We assessed crop damage in the current study (Burks and Brandl 2004). This was complicated by the facts that insect damage is generally internal to the fruit and often not apparent from the outside, and that the insect pest has often left the fruit by the time its damage is identified. Sixteen 50-fig samples were taken from figs on the ground at each of the 16 flight trap points for each of 3 harvests in 2001 and 2002. In 2001 the figs were examined by the official market order inspectors who determine only whether a fig is insect-infected. In 2002 the procedure was repeated but the infected figs were turned back to us, and we determined the proportion of figs damaged by navel orangeworm, nitidulids, and other insect pests. While we usually found less total insect damage in treated then the control plots, the differences generally weren't statistically significant and, more importantly, we found that navel orangeworm was responsible for 10–20% of the insect damage at these 2 sites in 2002, and for ∼30% of the insect damage in samples taken from the same locations in 2003. In both cases nitidulid beetles were responsible for the majority of the insect damage. These findings demonstrate the importance improved identification of insect pests responsible for fig damage, and indicate that, if species-specific pest control tactics must be used, those directed against nitidulid beetles should be emphasized over those directed against the navel orangeworm. The findings from this study are nonetheless relevant to almonds, in which the navel orangeworm is a serious pest.
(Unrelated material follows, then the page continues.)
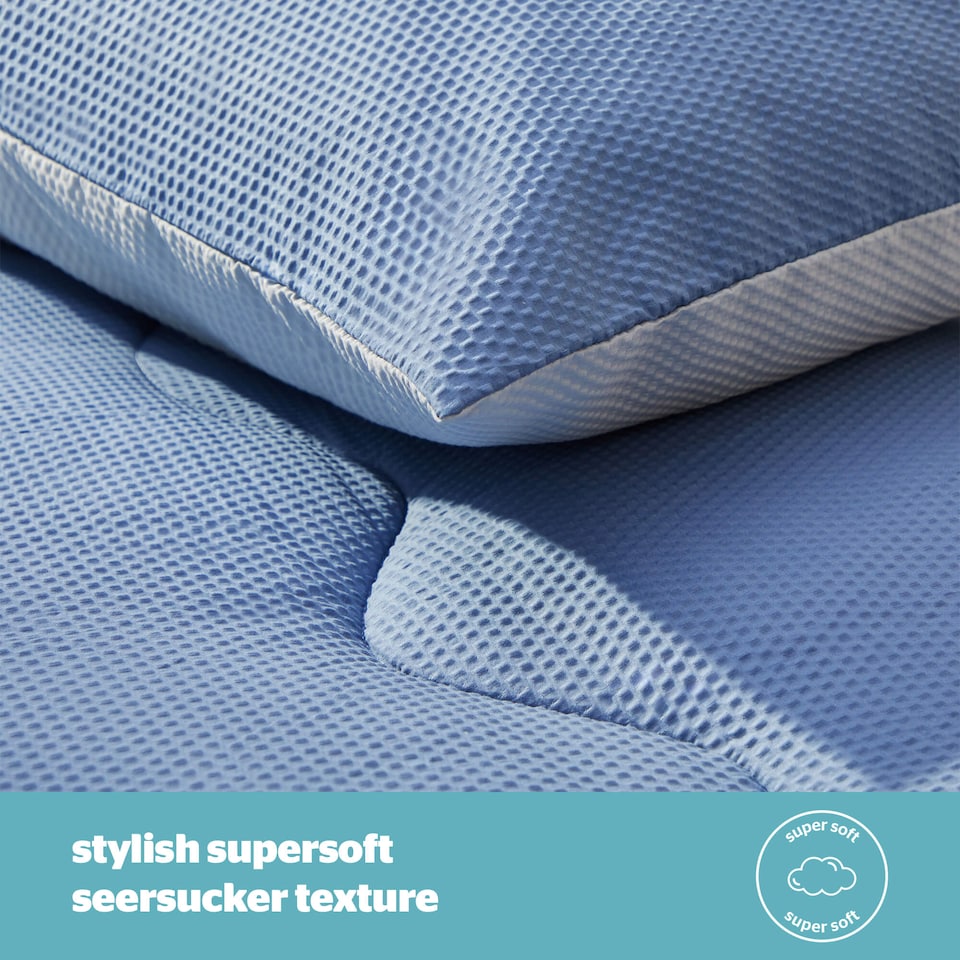 image 1 of Silentnight Summer Breeze Seersucker Coverless Duvet 2.5 Tog Blue Light Grey | Blue | Blue | King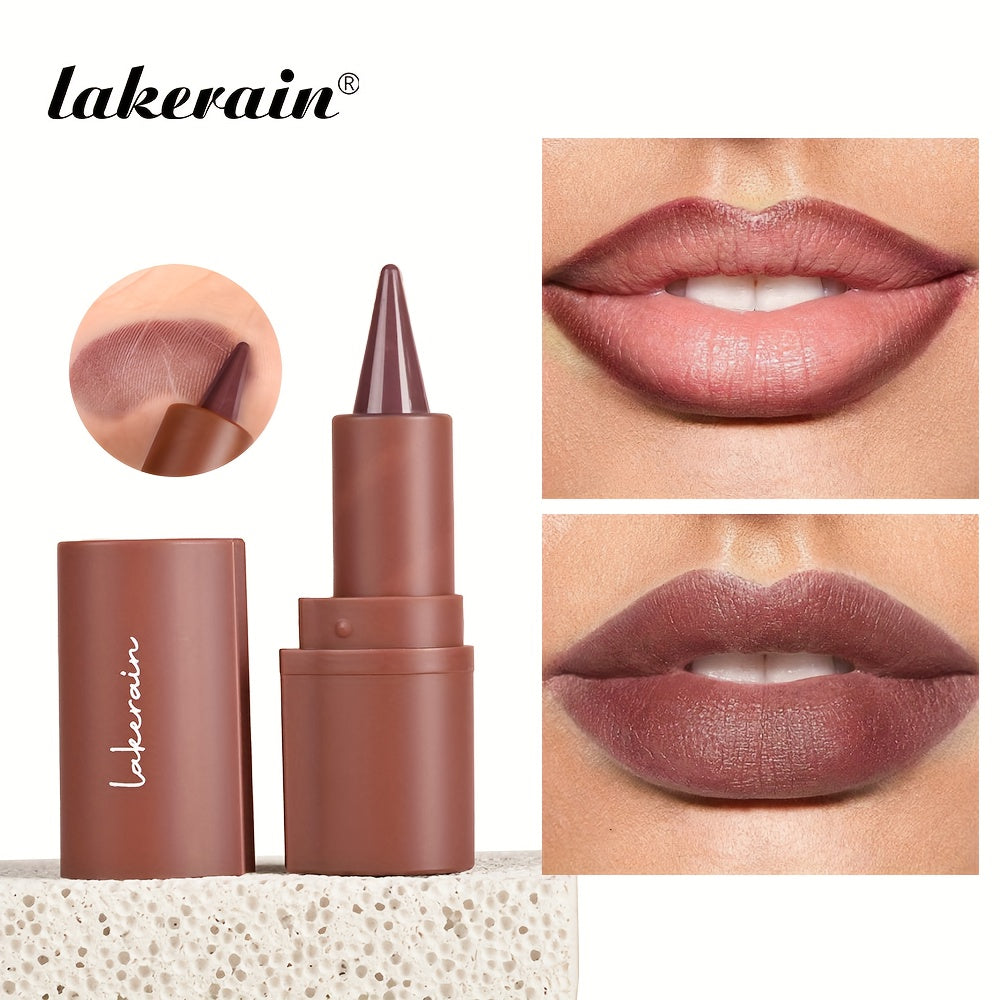 Dúo de perfilador de labios mate y lápiz de labios para mujer, color púrpura, de larga duración, punta cónica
This is a report of research results only. The use of trade, firm, or corporation names in this report is for the convenience of the reader, and does not constitute or imply endorsement or approval by the United States Department of Agriculture or the Agricultural Research Service of any product or service to the exclusion of others that may be suitable.
We thank Kevin Herman and Richard Debenedetto for providing the research sites, Bruce Mackey for statistical advice, Roland Gerber for advice on use of the Suterra Puffer system, Jennifer Estrada, Maria Madrigal, JaiJai Chen and Kai-Mei Loo for technical assistance, and LPS Kuenen, James Campbell, Thomas Phillips, and three anonymous reviewers for useful comments on earlier versions of this manuscript. This work was partially funded by the California Dried Fig Board, and Suterra LLC loaned the dispenser cabinets for the study and donated the material used in 2002.